There’s something so natural about seeing Hollywood’s most famous animal lover with a puppy, almost as natural as hearing something outrageous come out of that sweet, grandmotherly face. White, 87, has been in show business for over half a century and may very well be the busiest she’s ever been. She was just in Love’N Dancing, just this week signed to co-star with Kristen Bell and Jamie Lee Curtis in You Again, and lent a voice to the animated Ponyo due out in August.

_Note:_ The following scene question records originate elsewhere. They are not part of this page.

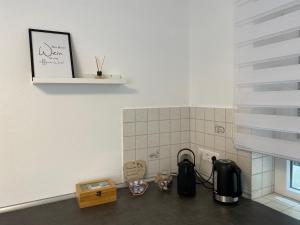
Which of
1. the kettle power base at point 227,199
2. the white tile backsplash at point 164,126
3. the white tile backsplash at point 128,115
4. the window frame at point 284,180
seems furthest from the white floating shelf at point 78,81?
the window frame at point 284,180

“My life is divided absolutely in half — half is my animal work and half is show business. I have to stay in show business to pay for my animal charity work.”The Proposal has White as the too-helpful Alaskan grandmother of Reynolds’ character, a man who has been cornered into marrying his boss (Bullock) so that she can get a green card. They don’t make the work easier just because you’re 80something.
“I had to learn a song in Eskimo. And that ain’t easy, honey. There are no syllables that you can relate to. Learning the song was hard, and by the time we got to filming that dance scene it was 3:30 in the morning. It started to rain. Singing and dancing in the rain is fine for Gene Kelly, but it doesn’t work at 3:30 A.M. in the woods.”
The sassy act has stood White in good stead since the role that defined her, as snarky, man-crazy “Happy Homemaker” Sue Ann Nivens on The Mary Tyler Moore Show. When she filmed Love’N Dancing in New Mexico, “even the Teamsters had their cameras out to get a picture with Betty,” says Sylvia Caminer, a Central Florida-based producer on the film. “She turned grown men into giggling schoolboys!”
But White’s charitable side is just as evident. Her commitment to the animal healthcare Morris Animal Foundation goes back more than 40 years, as do her ties to the Los Angeles Zoo.
“Everybody who ever said ‘I belong in a zoo,” I agree!”
Caminer witnessed that when she drove White to the Albuquerque Zoo on a day off during Love N’ Dancing.
“Word reached the zoo before we even arrived, and she was greeted like a rock star by man and beast alike,” Caminer marvels.